Fittingly, Pere Ubu the band has been every  bit as influential as “Ubu Roi,” and even more doggedly uncommercial. One of the bonus features on an Ubu CD is a series of documents, including one that references an album’s sales as numbering about 6,000. This for a band with a three-decade history and a sound that influenced Nine Inch Nails, the Pixies (and, therefore, Nirvana), Joy Division, REM, Thomas Dolby, Hüsker Dü, Henry Rollins, Bauhaus, and innumerable others including the entire industrial-rock movement, a band rightfully recognized in the Rock and Roll Hall of Fame (albeit in an undeservedly small corner), where one of singer David Thomas’ instruments is proudly displayed:  a railroad spike with accompanying ball peen hammer. And if you listen closely enough, you can hear that very instrument on some early tracks where it is played to perfection.

This FAQ about the rationale behind the concept and recording of “Long Live Pere Ubu!” speaks to some of the many reasons I love this band. Imagine this sentiment, by David Thomas about the resurgent appearance of the monstrous Pere Ubu wherever you look, being uttered by any other recording artist this long in the game:  “Regardless of whoever or whatever it is that you personally choose to lionize, it’s more than likely that such a person or organization is Père Ubu. Every talking head that you see and admire on the tv is Père Ubu.” Thirty-four years on, 20 years past the last gasping relevance of the Rolling Stones, Pere Ubu retains the industrial crackle of original thought. That makes every new CD by them a release worthy of anticipation.

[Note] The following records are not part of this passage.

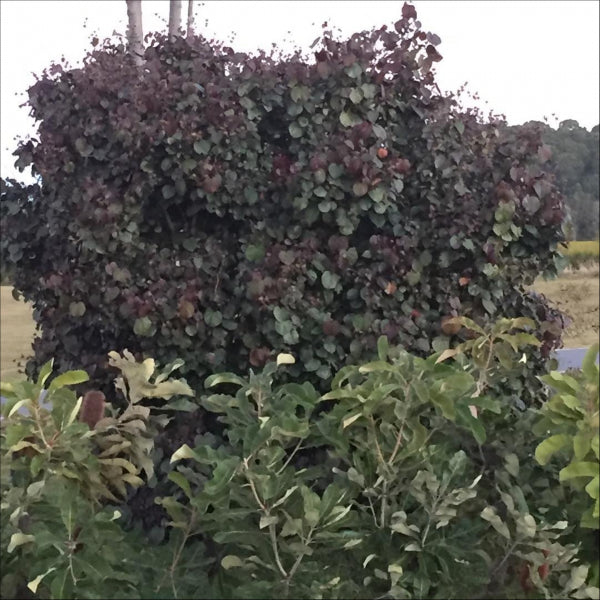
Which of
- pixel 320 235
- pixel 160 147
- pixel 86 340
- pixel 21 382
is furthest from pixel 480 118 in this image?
pixel 21 382

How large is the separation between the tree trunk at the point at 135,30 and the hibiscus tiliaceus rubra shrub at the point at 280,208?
0.43 m

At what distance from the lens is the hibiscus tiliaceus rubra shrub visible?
12.2 feet

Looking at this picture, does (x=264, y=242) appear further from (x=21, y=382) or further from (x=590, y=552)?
(x=590, y=552)

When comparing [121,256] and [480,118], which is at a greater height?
[480,118]

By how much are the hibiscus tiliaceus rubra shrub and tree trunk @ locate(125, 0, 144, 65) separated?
1.43ft

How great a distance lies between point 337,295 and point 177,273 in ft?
2.50

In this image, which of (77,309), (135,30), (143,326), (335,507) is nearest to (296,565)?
(335,507)

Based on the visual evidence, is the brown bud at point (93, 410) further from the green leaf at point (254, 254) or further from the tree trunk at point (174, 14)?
the tree trunk at point (174, 14)

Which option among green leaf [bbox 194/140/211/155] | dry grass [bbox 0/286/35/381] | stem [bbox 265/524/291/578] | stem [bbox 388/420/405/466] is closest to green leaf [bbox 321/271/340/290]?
green leaf [bbox 194/140/211/155]

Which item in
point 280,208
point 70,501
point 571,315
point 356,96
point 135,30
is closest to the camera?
point 70,501

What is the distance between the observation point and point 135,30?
504 cm

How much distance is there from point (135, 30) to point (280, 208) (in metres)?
1.88

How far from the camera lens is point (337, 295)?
12.8 feet

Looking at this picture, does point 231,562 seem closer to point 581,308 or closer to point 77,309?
point 77,309
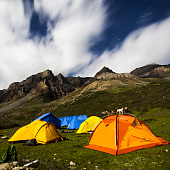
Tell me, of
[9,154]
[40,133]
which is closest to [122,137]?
[9,154]

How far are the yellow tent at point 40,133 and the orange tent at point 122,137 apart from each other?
525 centimetres

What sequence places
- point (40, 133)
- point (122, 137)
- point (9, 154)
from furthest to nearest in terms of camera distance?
1. point (40, 133)
2. point (122, 137)
3. point (9, 154)

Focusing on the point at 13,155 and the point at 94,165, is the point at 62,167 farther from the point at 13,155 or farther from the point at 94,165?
the point at 13,155

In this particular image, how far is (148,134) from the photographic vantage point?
9672 mm

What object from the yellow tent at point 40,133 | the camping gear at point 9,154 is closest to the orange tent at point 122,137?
the yellow tent at point 40,133

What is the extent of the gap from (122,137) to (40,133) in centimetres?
922

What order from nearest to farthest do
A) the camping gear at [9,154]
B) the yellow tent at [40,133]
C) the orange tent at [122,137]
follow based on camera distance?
the camping gear at [9,154] → the orange tent at [122,137] → the yellow tent at [40,133]

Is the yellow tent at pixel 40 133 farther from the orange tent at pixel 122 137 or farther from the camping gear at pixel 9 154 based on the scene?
the camping gear at pixel 9 154

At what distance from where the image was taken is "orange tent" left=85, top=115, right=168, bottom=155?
874 centimetres

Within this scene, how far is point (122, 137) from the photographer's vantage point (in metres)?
8.95

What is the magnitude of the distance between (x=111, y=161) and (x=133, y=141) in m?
3.00

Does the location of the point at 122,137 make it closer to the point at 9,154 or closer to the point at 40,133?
the point at 9,154

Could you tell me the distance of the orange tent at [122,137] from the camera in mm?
8742

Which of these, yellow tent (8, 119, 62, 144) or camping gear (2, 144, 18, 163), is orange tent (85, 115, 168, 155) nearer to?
yellow tent (8, 119, 62, 144)
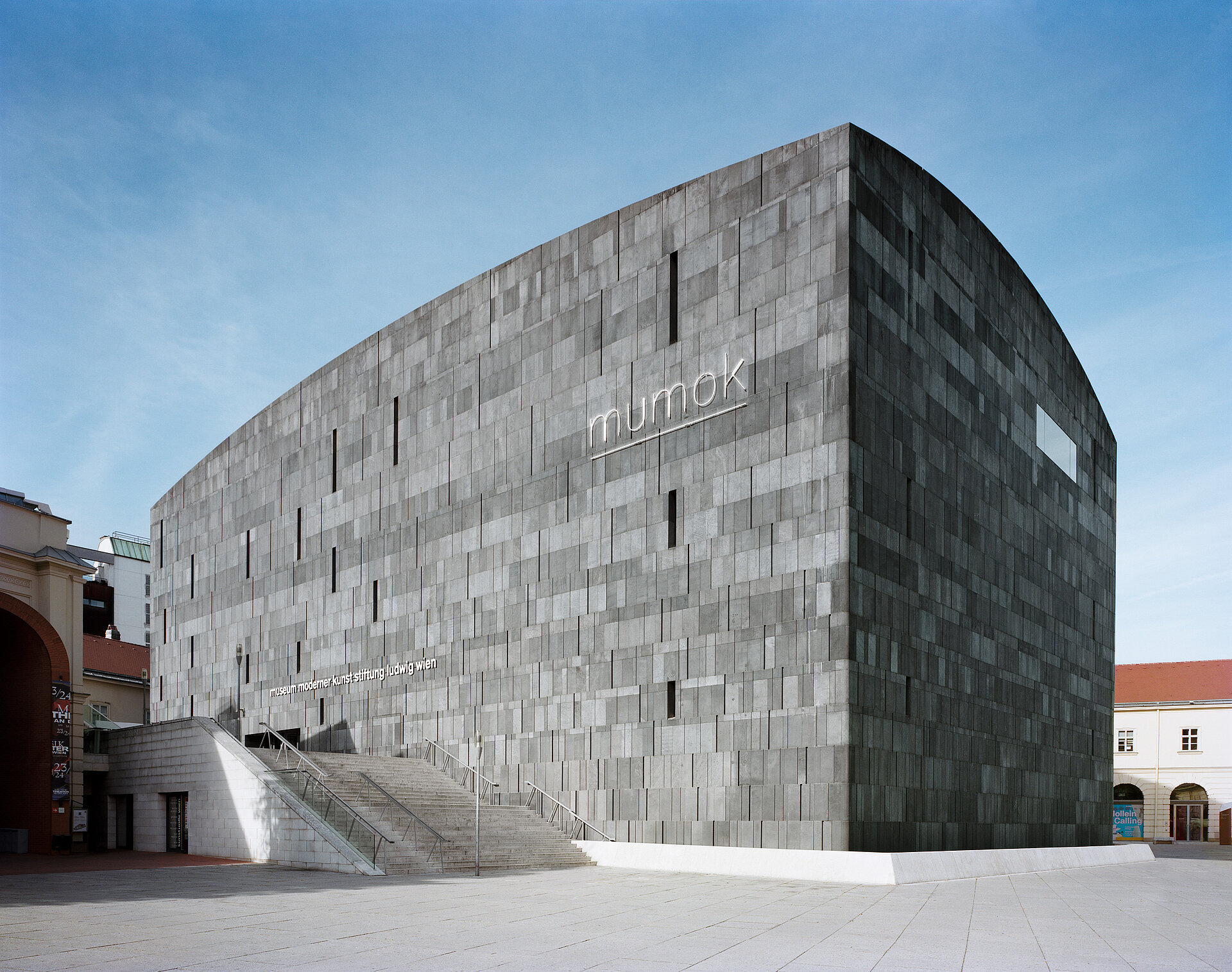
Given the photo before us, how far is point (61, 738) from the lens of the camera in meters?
36.8

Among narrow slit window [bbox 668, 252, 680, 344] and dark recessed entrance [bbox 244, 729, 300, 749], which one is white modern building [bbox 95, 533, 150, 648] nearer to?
dark recessed entrance [bbox 244, 729, 300, 749]

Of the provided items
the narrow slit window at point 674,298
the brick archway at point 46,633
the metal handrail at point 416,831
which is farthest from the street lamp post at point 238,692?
the narrow slit window at point 674,298

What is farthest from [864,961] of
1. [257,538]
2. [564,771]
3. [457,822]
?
[257,538]

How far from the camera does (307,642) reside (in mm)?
48938

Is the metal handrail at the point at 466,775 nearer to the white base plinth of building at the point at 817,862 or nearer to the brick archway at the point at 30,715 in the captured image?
the white base plinth of building at the point at 817,862

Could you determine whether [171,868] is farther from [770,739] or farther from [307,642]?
[307,642]

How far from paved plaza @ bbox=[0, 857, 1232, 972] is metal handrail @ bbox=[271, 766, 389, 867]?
4.81 ft

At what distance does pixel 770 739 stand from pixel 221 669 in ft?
114

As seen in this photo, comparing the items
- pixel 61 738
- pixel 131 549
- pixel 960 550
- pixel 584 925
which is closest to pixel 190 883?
pixel 584 925

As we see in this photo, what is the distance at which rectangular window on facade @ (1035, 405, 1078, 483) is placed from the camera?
143 feet

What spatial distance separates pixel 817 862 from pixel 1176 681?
194ft

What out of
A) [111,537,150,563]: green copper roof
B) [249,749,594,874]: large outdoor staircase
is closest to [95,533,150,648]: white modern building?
[111,537,150,563]: green copper roof

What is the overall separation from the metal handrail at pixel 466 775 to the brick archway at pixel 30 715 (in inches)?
470

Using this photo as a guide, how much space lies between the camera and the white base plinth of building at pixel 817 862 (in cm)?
2638
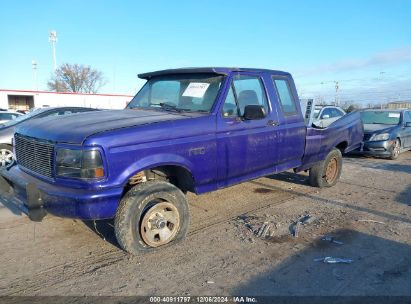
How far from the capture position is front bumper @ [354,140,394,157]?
10953 mm

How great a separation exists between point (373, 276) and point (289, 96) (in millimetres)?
3253

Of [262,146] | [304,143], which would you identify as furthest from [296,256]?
[304,143]

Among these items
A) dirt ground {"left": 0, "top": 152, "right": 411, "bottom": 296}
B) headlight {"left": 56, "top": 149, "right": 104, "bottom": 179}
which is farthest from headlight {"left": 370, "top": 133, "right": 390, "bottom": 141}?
headlight {"left": 56, "top": 149, "right": 104, "bottom": 179}

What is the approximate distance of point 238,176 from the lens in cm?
498

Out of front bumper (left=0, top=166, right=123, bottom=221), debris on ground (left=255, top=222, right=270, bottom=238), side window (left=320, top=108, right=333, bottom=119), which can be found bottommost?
debris on ground (left=255, top=222, right=270, bottom=238)

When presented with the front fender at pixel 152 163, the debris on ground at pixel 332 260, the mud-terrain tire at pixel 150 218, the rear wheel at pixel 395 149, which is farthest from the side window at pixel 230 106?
the rear wheel at pixel 395 149

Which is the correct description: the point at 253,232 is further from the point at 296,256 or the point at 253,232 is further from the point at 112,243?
the point at 112,243

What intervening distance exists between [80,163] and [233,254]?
196 centimetres

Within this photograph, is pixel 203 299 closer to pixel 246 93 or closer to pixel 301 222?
pixel 301 222

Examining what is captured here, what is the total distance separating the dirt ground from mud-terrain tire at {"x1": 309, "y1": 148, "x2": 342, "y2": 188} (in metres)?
0.83

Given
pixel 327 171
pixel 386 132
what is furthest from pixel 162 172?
pixel 386 132

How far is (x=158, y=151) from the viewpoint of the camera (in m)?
3.92

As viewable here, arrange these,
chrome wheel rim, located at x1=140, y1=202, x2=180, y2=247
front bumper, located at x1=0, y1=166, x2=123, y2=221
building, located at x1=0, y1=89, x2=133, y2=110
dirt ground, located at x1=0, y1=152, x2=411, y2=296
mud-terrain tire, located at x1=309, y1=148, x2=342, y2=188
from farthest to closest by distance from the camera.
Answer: building, located at x1=0, y1=89, x2=133, y2=110, mud-terrain tire, located at x1=309, y1=148, x2=342, y2=188, chrome wheel rim, located at x1=140, y1=202, x2=180, y2=247, front bumper, located at x1=0, y1=166, x2=123, y2=221, dirt ground, located at x1=0, y1=152, x2=411, y2=296

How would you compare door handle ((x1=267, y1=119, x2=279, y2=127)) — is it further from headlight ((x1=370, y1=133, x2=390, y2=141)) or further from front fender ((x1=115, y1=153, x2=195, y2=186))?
headlight ((x1=370, y1=133, x2=390, y2=141))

One Response to “Ubuwerks”

  1. Uncle Rich Says:

    There’s a book called THE BANQUET YEARS, by Roger Shattuck, which is about Jarry, along with Eric Satie, Apollinaire, and Rousseau. When I was in my teens I had a friend named John who was deeply interested in Jarry. He had this book in his treasure chamber of an attic bedroom, along with lots of unusual recordings (like John Cage’s INDETERMINACY), ‘sculptures’ formed by countless layers of dried housepaint, and his own fascinating films and drawings. That was back when it was social self-destruction to be interested in the avant-garde, past or present. I visited him regularly and am a grateful still for having been introduced to so much out-of-the-mainstream material. Of course, I was already pretty far along that road myself (courtesy of Frank Zappa, Captain Beefheart, and the Dada/Surrealist artists) and shared my oddball tastes and quirky art with John as well. Which is why I get a bit nostalgic when Jarry is mentioned.